|
Chłopcy posnęli. Ci piękni, każdy młody, inny. Tylko okulary świadczą o XXI wieku. Reszta została taka sama. Wszyscy mają oczy niebieskie, zapatrzone w dal, niedostępnie szczere z możliwością odtajnienia wszelkiego, jeśliś tylko zasłużyła. Koty, mruczanda. Każdy z nich: dwie smukłe nogi, żylaste ręce i prosta klatka piersiowa. Piękni w dziś, tu, na kocyku. Za dziesięć lat będą wspomnieniem dopełniającym plusk fal Wisły w Kazimierzu Dolnym.

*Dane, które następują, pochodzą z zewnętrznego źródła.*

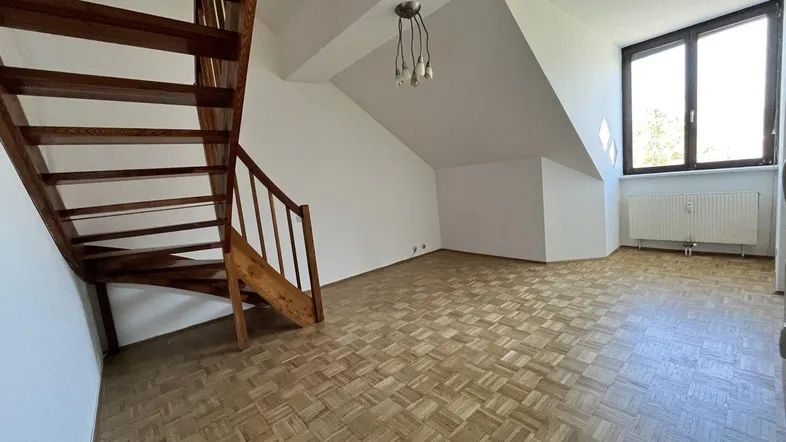 Heller Wohnbereich im Dachgeschoss mit Holztreppe, Parkettboden und schrägen Wänden.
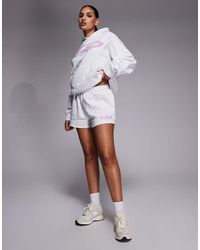 Kaiia - Studio Cotton Rich Printed Logo Sweat Shorts - Lyst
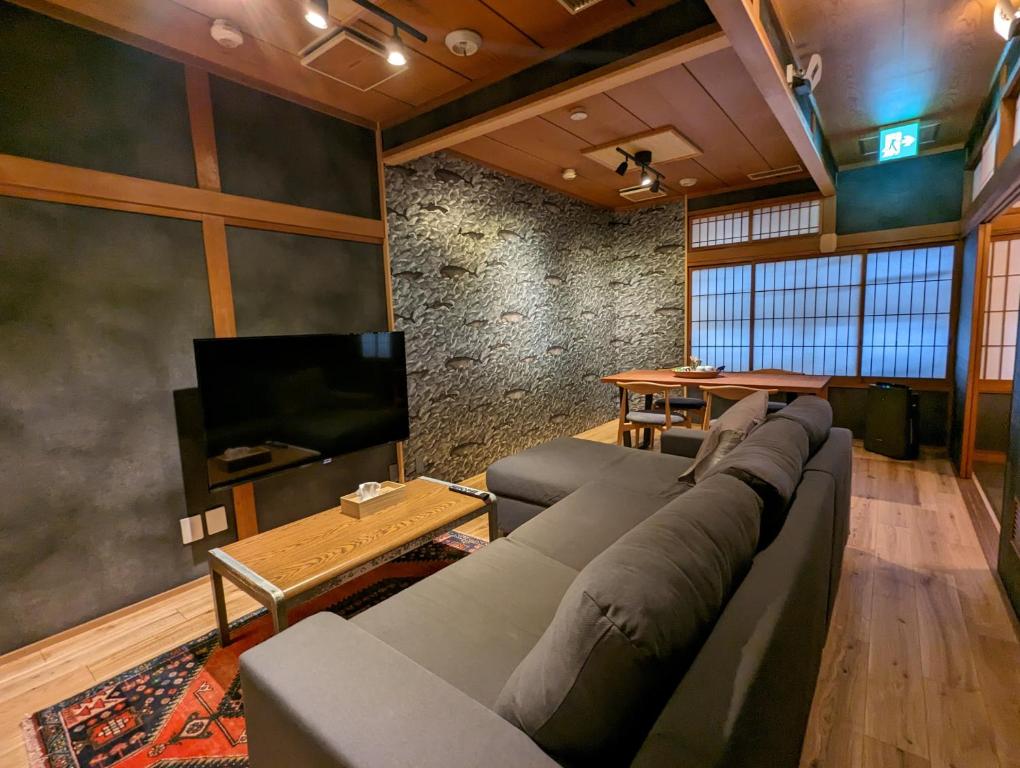 sala de estar con sofá y TV de pantalla plana en SIDOU 　INN en Onomichi
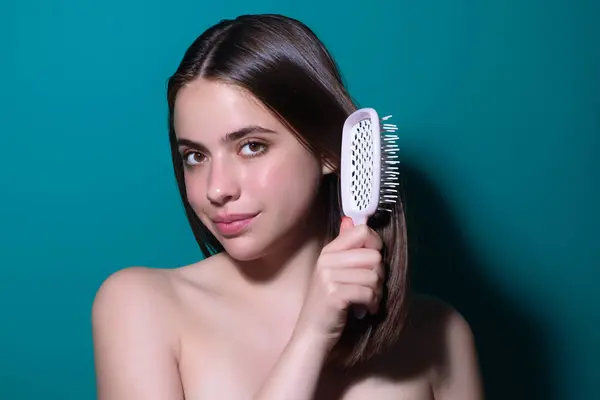 Woman combing her hair. Cares about a healthy and clean hair. Beauty hair salon concept. Girl with a comb in studio. Brushing hair, smooth soft silky hairs effect keratin. Hairs brush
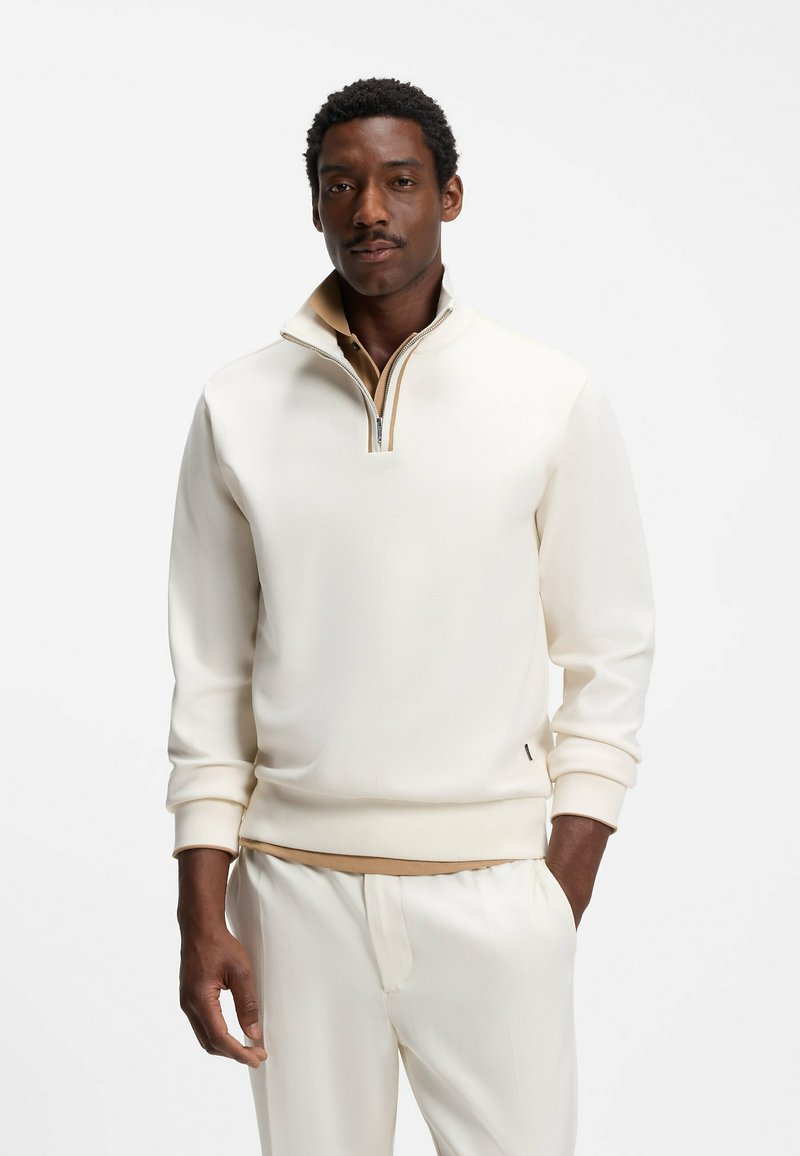 Homme portant un pull crème à demi-fermeture éclair par-dessus une chemise beige à col et un pantalon crème, debout, une main dans la poche, sur fond uni.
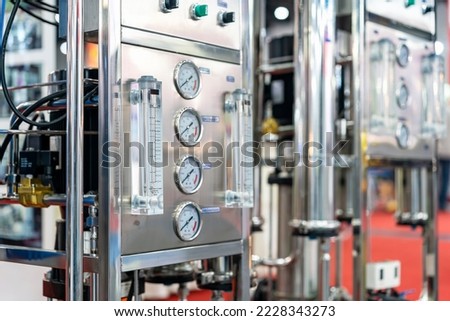 rotameter and pressure dial gauge measuring device for measure volumetric flow rate and pressure quantification of liquid or fluid in close tube Royalty-Free Stock Photo #2228343273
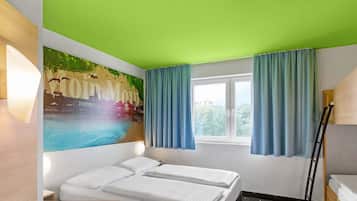 Een hotelkamer met een bed, een raam met gordijnen, een muur met een stadsgezicht mural en een ladder.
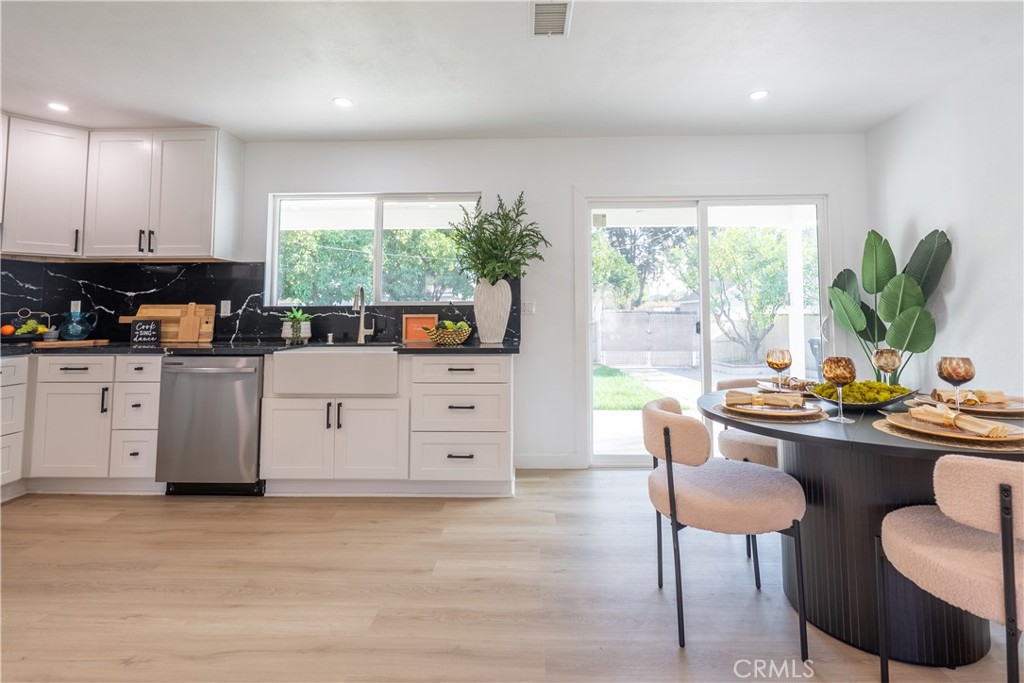 7516 San Juan Avenue Riverside, CA 92504 - Photo 8 of 43 a room with furniture a large window and wooden floor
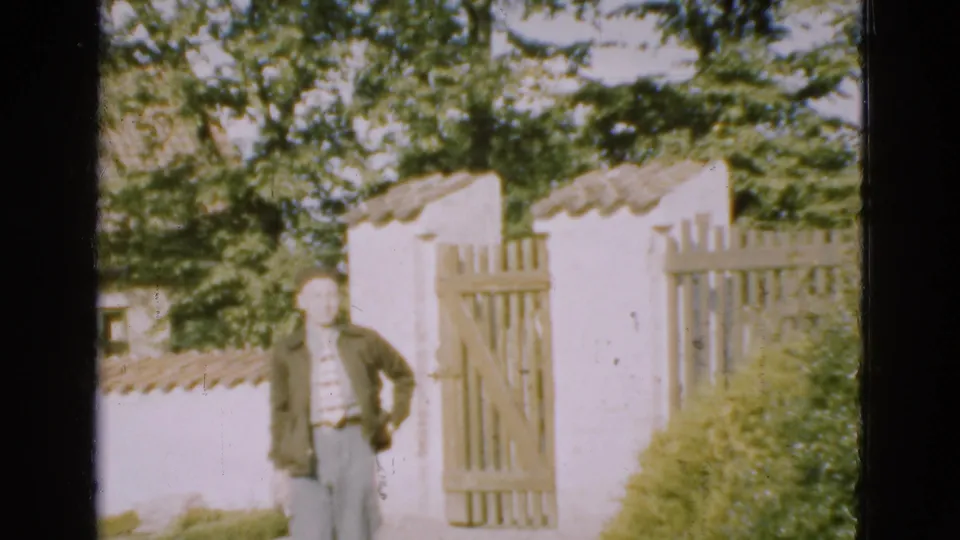 A closer 8mm frame shows the man nearing the camera, with the wooden gate, white wall, trees, and garden shrubs behind him.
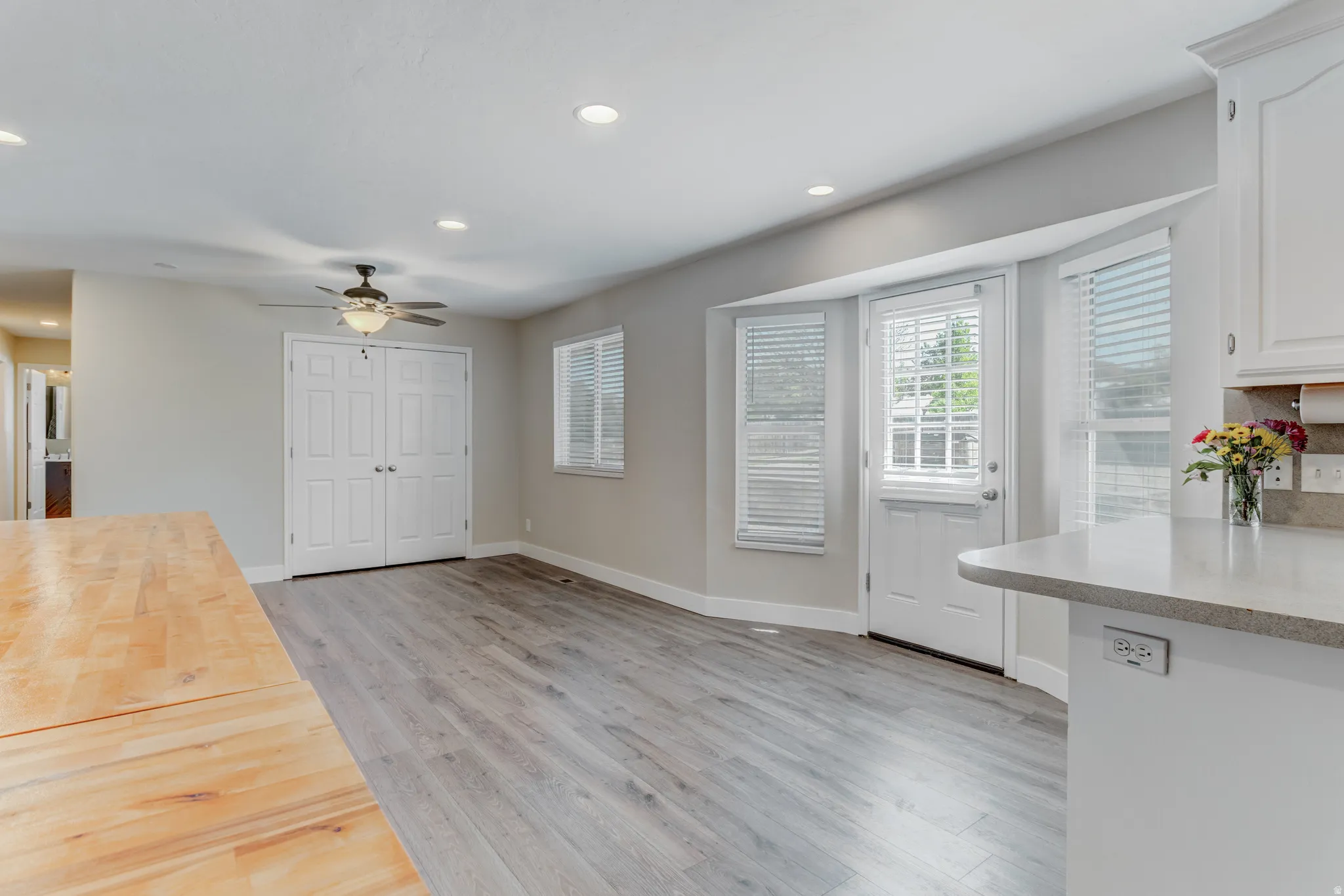 Open concept living area with wood-finish flooring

Za mało mnie we mnie, żebym mogła bezczelnie opuścić stan rozkochania w waszych ciałach i umysłach, chłopcy. Dlatego jestem nieobecna i tylko z oddali się przyglądam. Jak złodziej kradnę te bezpodtekstowe umizgi do życia. Tę radość skrytą tuż pod skórą, wibrującą pod czołem i nagą w każdym geście.
Słońce dogniata mnie do kamieni. Rybitwy skrzeczą nad warkotem silnika turystycznej łajby. Tym bardziej nimi zapach rzeki zabarwiony. Jedynie w ruchu jest życie.